Being yourself means – I think, responding to the cues your body gives you. When you are hungry eat, when you need to pee then pee, when you are tired sleep etc – obviously you have to choose your moments peeing whilst standing at the queue in the supermarket is not a good look but acknowledging what your body is telling you and responding to its needs (therefore your needs) is a way of treating yourself well. If you treat yourself well and dont be too hard on yourself you will start working in harmony with what you really want because you will be listening and responding to you and not trying to conform to what you think you should be. You know inside what you want to do and be and feel etc to be yourself you need to listen to it and work with it not against it. When you are doing that you are being yourself because it is coming from the inside and that is all you have to know how to be you – you is inside you, so there is no point looking anywhere eles.

Its hard but I have realised it is vital to live a full life. I have been absent from the real me for many years and finding myself again is strange but makes everything make more sense and makes life much easier. If you want to look further into these concepts then look up – mindfullness, grounding techniques, living in the now, coming into fuller being – things like that.

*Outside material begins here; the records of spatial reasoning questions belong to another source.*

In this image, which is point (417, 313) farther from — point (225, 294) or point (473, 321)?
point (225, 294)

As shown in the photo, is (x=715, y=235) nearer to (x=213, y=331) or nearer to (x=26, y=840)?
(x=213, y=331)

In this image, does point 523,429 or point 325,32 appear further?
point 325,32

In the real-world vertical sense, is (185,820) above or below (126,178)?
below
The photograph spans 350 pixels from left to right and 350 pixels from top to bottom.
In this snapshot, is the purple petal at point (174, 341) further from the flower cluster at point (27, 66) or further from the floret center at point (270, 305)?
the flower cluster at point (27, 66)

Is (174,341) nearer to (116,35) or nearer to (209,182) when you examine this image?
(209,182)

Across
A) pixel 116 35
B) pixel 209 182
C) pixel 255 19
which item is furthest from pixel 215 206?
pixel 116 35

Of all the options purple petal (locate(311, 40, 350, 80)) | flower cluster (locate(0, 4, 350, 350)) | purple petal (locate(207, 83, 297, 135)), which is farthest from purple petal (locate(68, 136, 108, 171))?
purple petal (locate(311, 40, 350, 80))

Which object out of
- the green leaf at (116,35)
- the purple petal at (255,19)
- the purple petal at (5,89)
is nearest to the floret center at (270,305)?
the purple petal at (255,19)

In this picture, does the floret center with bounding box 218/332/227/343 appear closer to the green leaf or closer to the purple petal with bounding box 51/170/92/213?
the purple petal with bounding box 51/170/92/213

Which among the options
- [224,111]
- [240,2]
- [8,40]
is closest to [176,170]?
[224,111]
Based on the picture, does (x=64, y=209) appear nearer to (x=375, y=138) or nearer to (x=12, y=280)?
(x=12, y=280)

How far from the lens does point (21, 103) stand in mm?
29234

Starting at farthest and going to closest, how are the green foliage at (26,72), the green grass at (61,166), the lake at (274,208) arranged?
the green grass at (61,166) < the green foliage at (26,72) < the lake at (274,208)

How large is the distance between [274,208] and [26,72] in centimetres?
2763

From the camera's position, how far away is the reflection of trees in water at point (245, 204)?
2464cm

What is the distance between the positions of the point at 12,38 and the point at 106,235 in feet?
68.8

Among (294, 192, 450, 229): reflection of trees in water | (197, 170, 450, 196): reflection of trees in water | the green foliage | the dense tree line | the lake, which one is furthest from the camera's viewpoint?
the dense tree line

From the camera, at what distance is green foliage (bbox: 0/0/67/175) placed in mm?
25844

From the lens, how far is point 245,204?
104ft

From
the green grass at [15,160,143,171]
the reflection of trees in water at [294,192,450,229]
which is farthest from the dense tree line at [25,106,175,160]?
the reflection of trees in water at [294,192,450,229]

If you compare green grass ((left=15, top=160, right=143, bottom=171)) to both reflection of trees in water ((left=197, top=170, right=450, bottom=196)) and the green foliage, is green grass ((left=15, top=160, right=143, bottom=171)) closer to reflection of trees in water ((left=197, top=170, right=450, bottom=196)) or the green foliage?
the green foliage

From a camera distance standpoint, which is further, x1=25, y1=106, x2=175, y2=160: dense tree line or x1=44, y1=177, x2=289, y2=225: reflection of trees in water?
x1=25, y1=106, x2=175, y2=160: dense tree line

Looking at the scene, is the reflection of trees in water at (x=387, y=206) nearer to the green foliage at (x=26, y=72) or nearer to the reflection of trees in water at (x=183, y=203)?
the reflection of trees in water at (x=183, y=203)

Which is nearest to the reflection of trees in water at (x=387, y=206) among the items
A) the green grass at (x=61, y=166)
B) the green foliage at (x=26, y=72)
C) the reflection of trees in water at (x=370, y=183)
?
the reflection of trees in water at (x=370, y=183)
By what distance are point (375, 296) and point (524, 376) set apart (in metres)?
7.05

You will find there are lots of interesting things out there to read about it. There might be some courses on those concepts through your local mental health team…. not sure how it works where you are but in New Zealand they are pretty good about running groups like this its called holistic health care. I am definatly not talking about those self help gurus who make heaps of money out of talking rubbish – thats all shallow and totally empty and void of the very thing they are claiming to promote.

There is this really great book called The Answer by Linsey something (will find out) its a nice one to read – beautiful photography and wording is so down to earth and lovely. Also I had a black dog – again will find out the author. Thats about depression but is so well written and pictures are great its worth a read.

SeventhSense's avatar

@Grisaille
Doesn’t this get old after a while? What if one day you want a muffin?

Just_Justine's avatar

I find there are so many “me’s” just being myself is a hard choice.

SavoirFaire's avatar

The advice “be yourself” means to be authentic. While we might always be ourselves in a technical sense, we often fail to be ourselves in a meaningful sense because we try to fit ourselves into a mold of someone else’s design. The best way to become oneself is to stop trying to be something and start trying to be someone.